The Bolo Exchange worked, but to think of Cortiez Goods only as a marketing stunt would be a mistake. Cortiez Goods are a thorough reversal of the established brand power, and of its underlying economic logic.
As Bored Apes, Crypto Punks or Hermès Birkin show, exclusivity breeds desirability. As Telfar shows with his Bushwick Birkin, even the most accessible and reasonably price product achieves extreme desirability if it is hard to come by - and if it has to be waited for. Or, as one Cortiez fan put it on Reddit, “Starting to think this jacket is a myth.” Exclusivity and rarity are the fuel of desirability. Price is secondary.
The power of established brands is expressed through price, and through ability of brands to protect it in the competitive setting. The power of emerging brands is in their desirability strategy, and their ability to not compete on price. This strategy rests less on market positioning and more on savviness of brands to create cultural and social capital.
Corteiz Goods are the pillar of the modern aspirational economy. In addition to Bolo puffers, examples are NFTs, handcrafted items, vintage finds, recycled products, collectibles, Zero Bond membership. Their success has everything to do with “you had to be there” and “you have to know about it” social demand and very little with cost of their production (e.g. a Bored Ape). In that, they are comparable with other forms of cultural expression - a concert, a club, a party, a piece of art, a Burning Man experience. They are also comparable to memes and merch, where social shareablity and imitability of something is what makes it economically valuable.
On a more commercial level, any experimentation in retail’s business models and distribution channels is welcome. Cortiez Bolo opened up a new exchange market, where the most valuable thing of recognized global brands is measured in whether they can be exchanged for a Bolo. Like cryptocurrencies, Bolo is a unit of exchange.

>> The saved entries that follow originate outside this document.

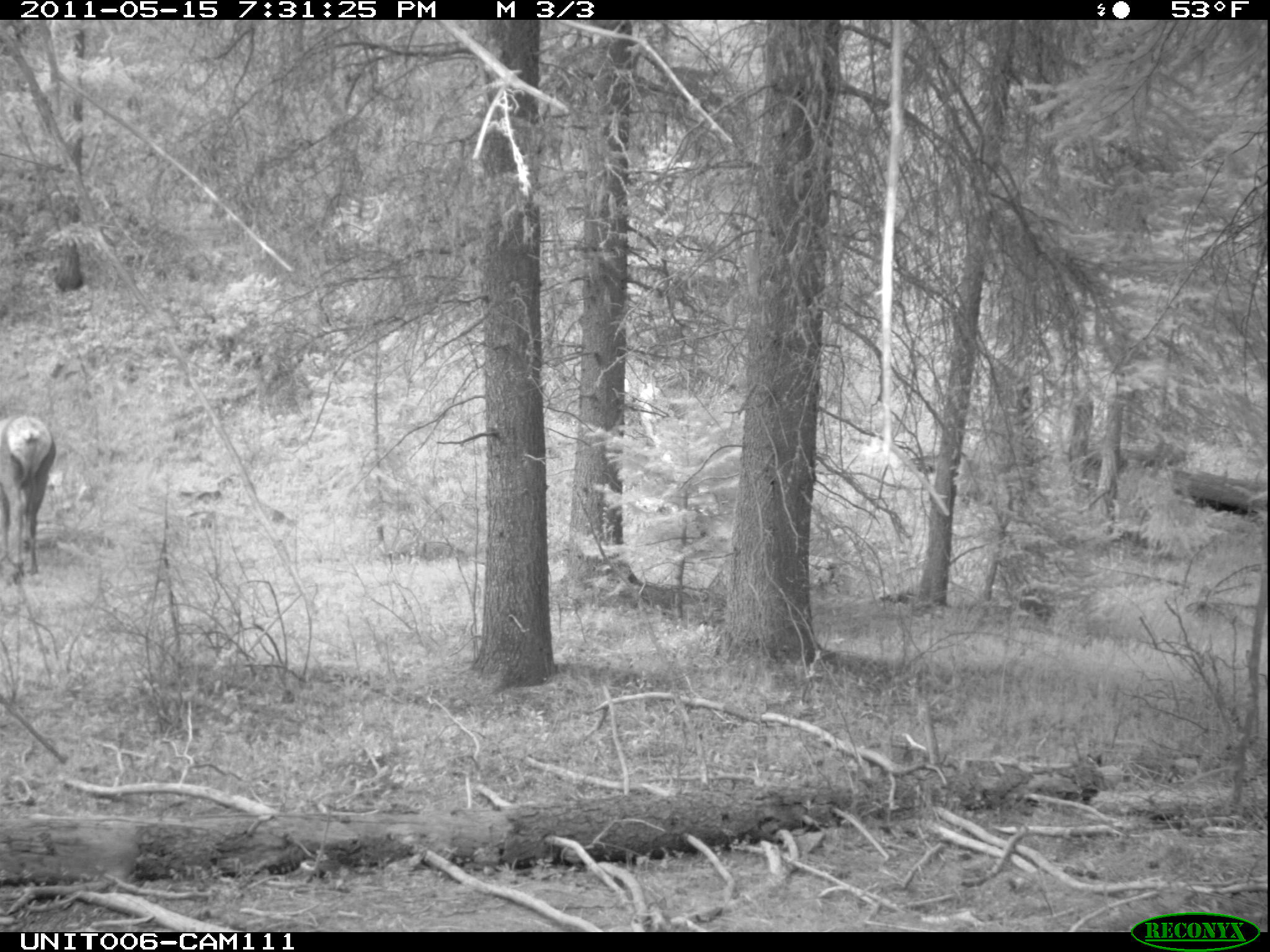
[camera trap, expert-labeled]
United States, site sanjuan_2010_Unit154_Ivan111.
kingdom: Animalia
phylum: Chordata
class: Mammalia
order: Artiodactyla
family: Cervidae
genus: Cervus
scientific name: Cervus elaphus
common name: red deer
Cervus elaphus (red deer).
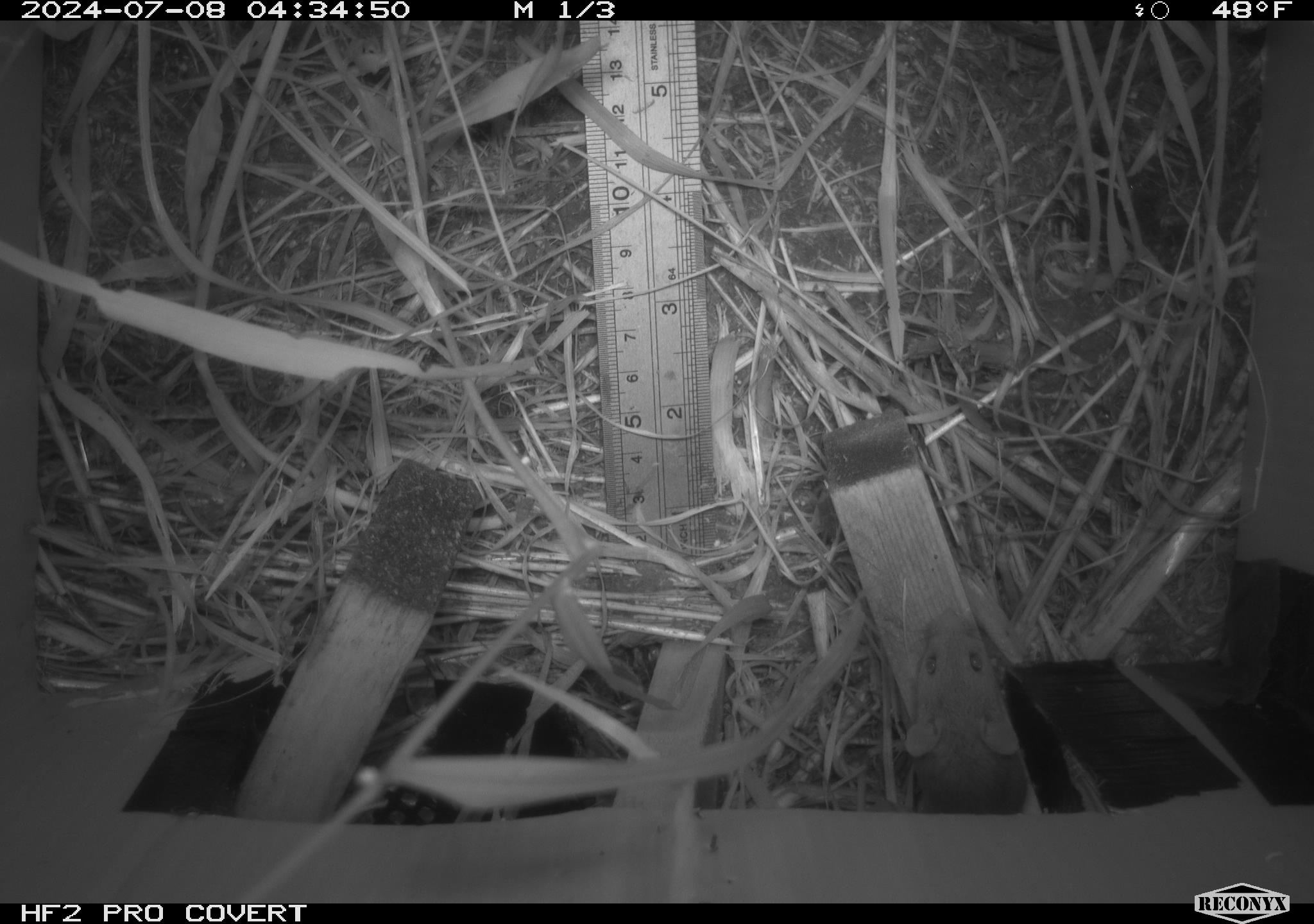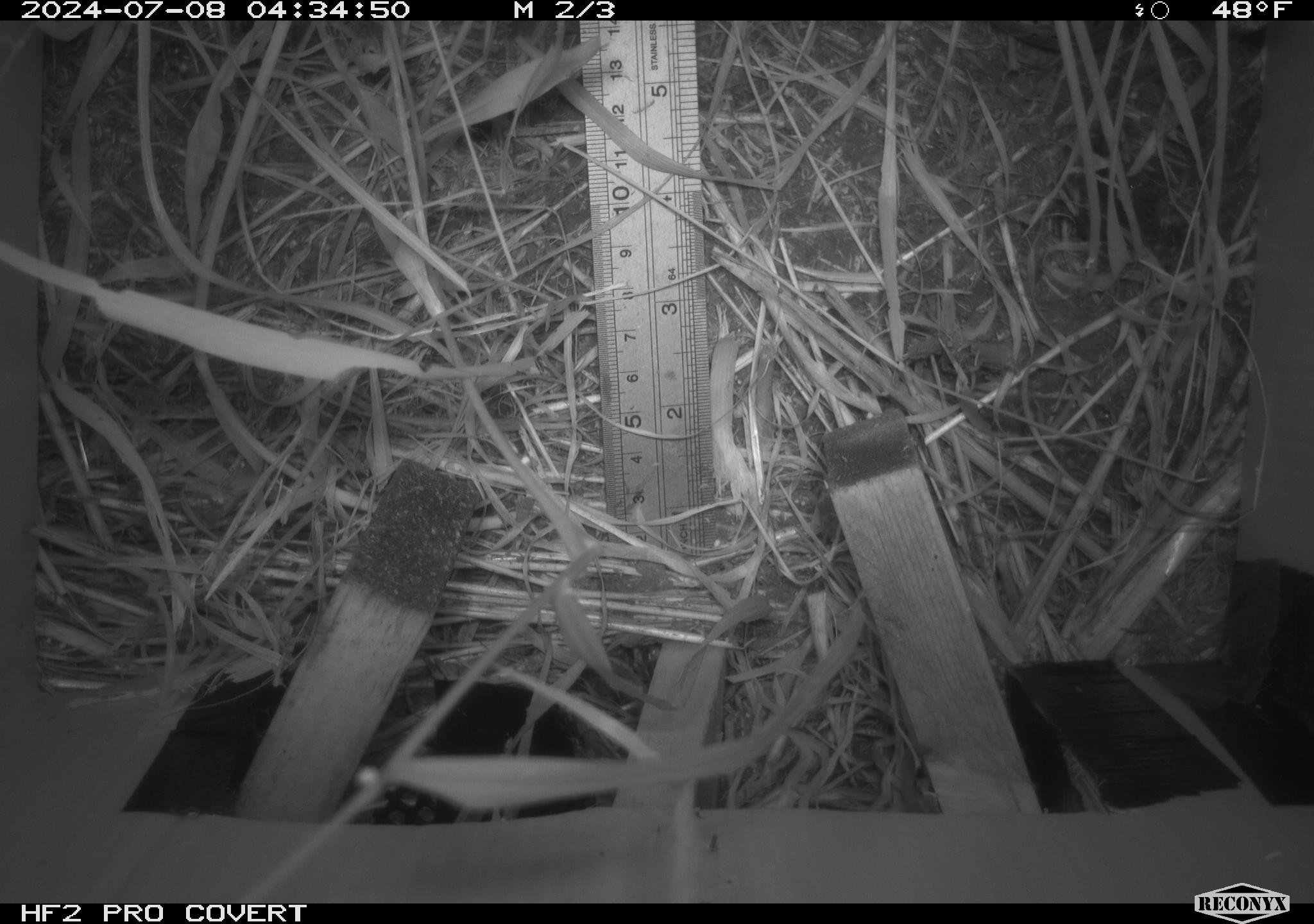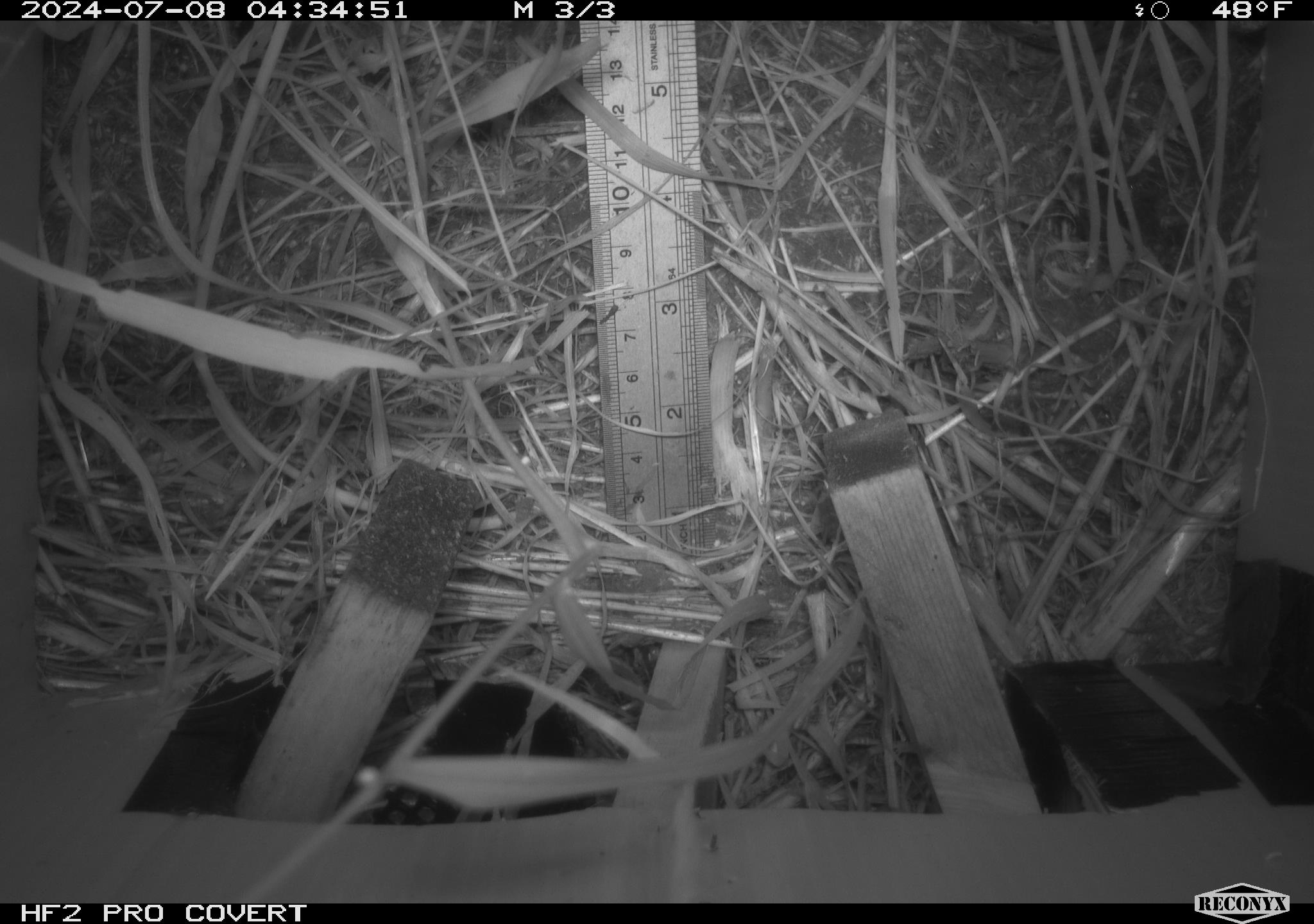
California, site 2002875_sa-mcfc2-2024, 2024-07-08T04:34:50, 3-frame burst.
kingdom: Animalia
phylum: Chordata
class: Mammalia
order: Rodentia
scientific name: Rodentia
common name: rodent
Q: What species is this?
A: Rodent (Rodentia).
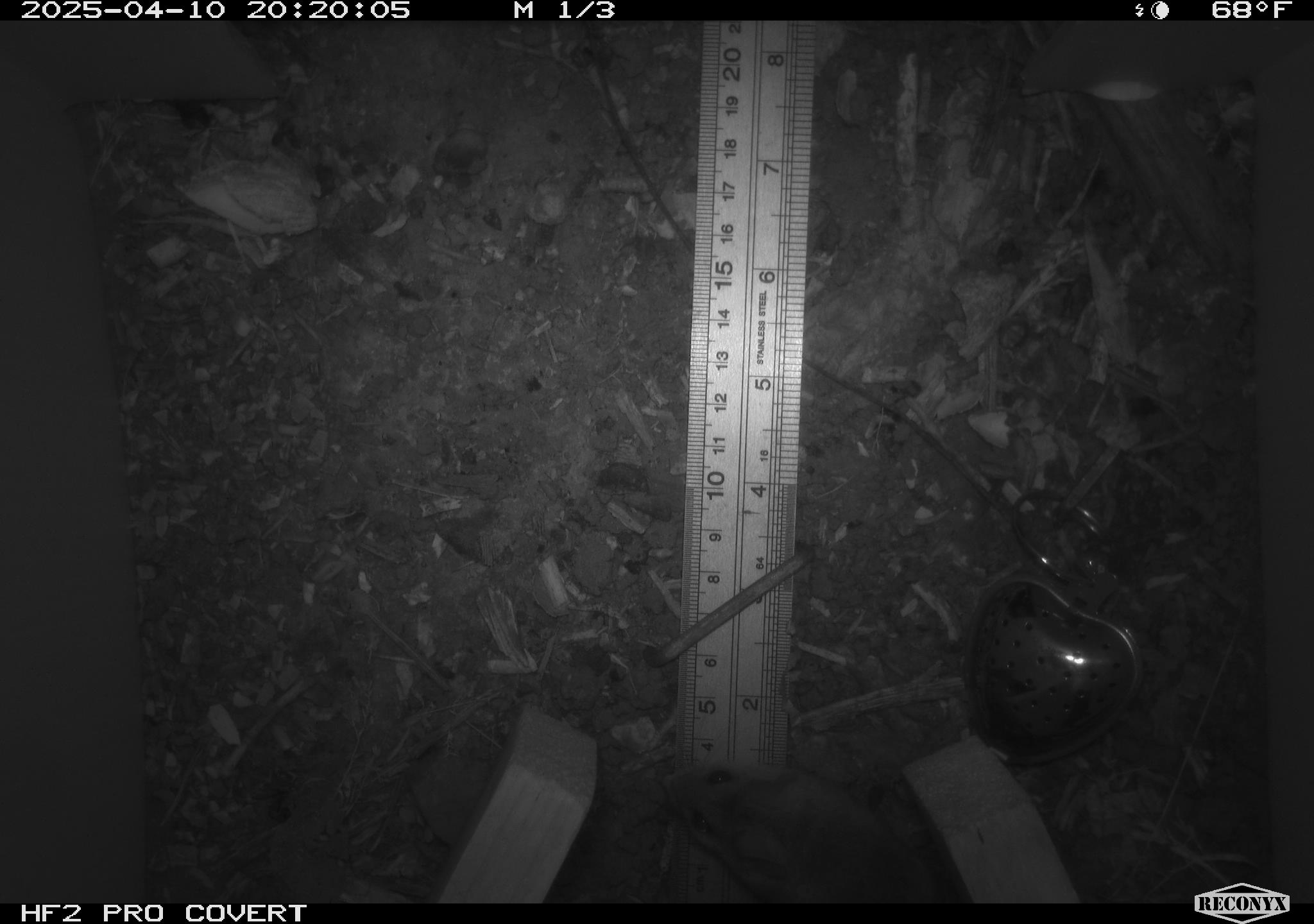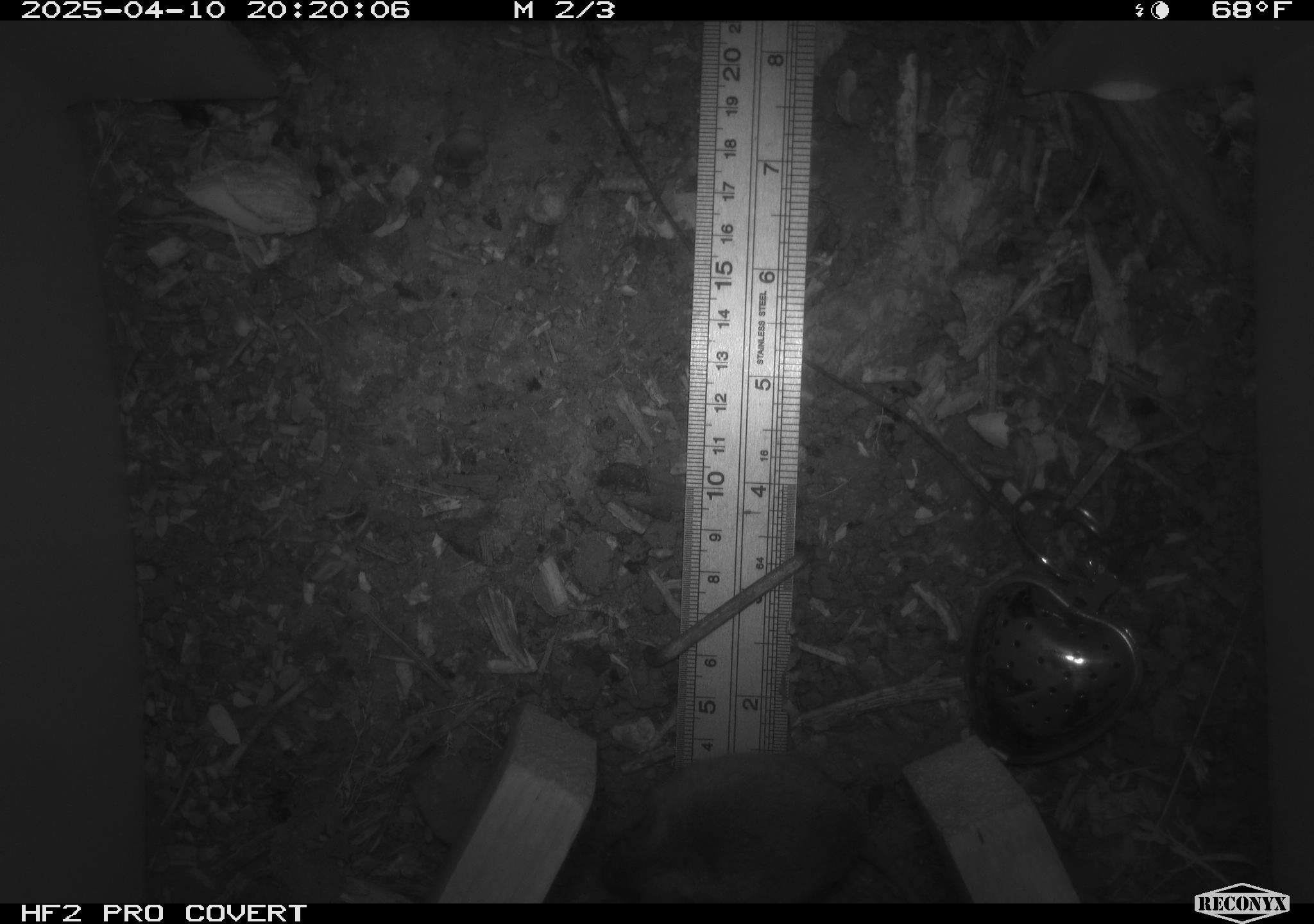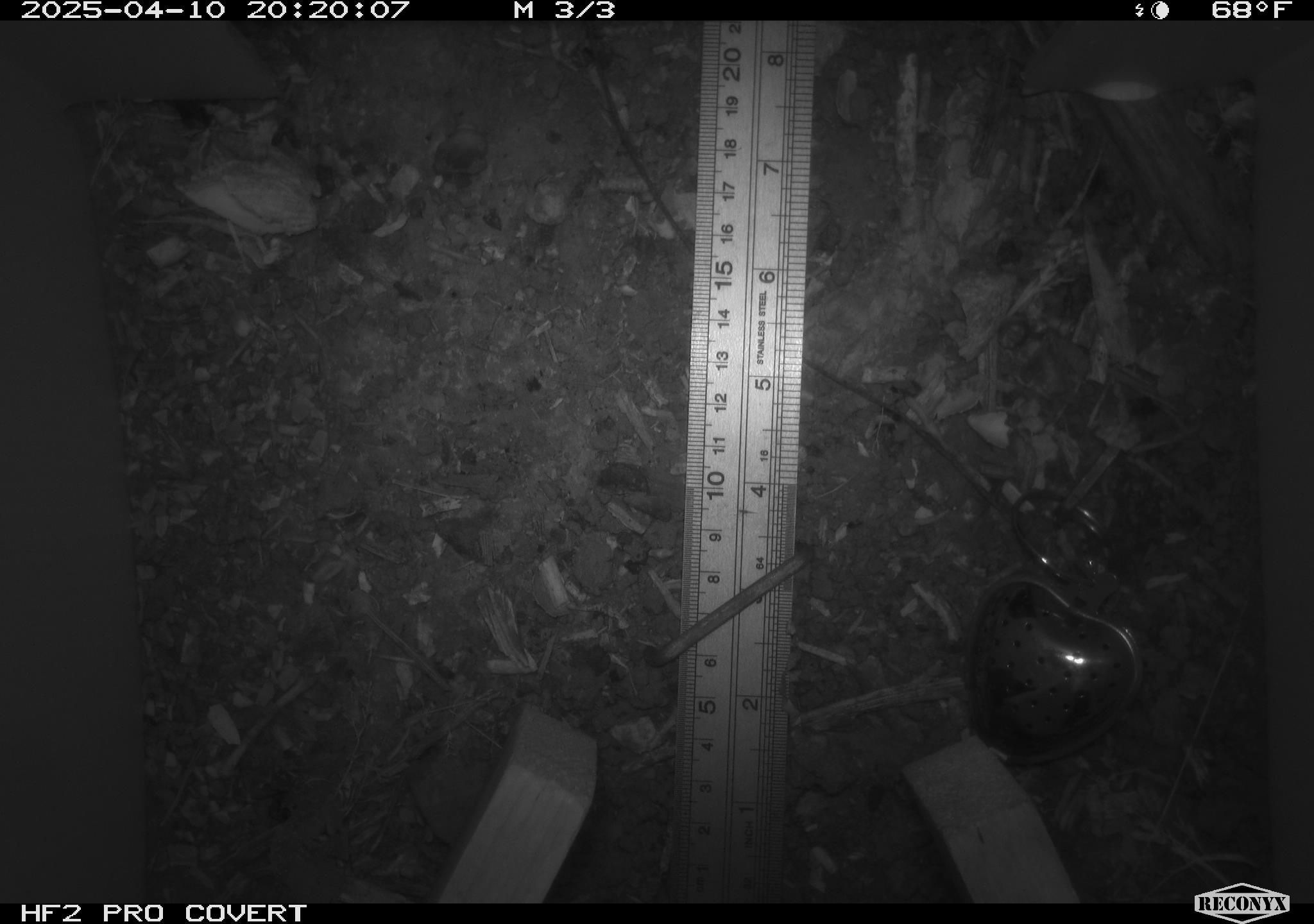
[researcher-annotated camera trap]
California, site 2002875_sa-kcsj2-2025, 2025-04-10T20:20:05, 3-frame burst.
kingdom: Animalia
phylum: Chordata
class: Mammalia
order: Rodentia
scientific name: Rodentia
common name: rodent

It is a relevant concept as we move away from traditional to decentralized finance and from traditional organizations to DAOs, and towards the world where token-powered items can be exchanged directly and not via money. (Through Bolo exchange, the homeless got North Face and Nike.) At the moment, the most noteworthy aspect of Bolo exchange is that - just like with Telfar - one does need to spend a fortune to feel like a cultural participant. Quite the contrary: the culture that matters is economically cheap but socially exclusive. In another reversal, this culture excludes everyone who dominates the mainstream. It is rare and invisible to those who are not in the know, and this is why it’d cost you a Moncler to access it.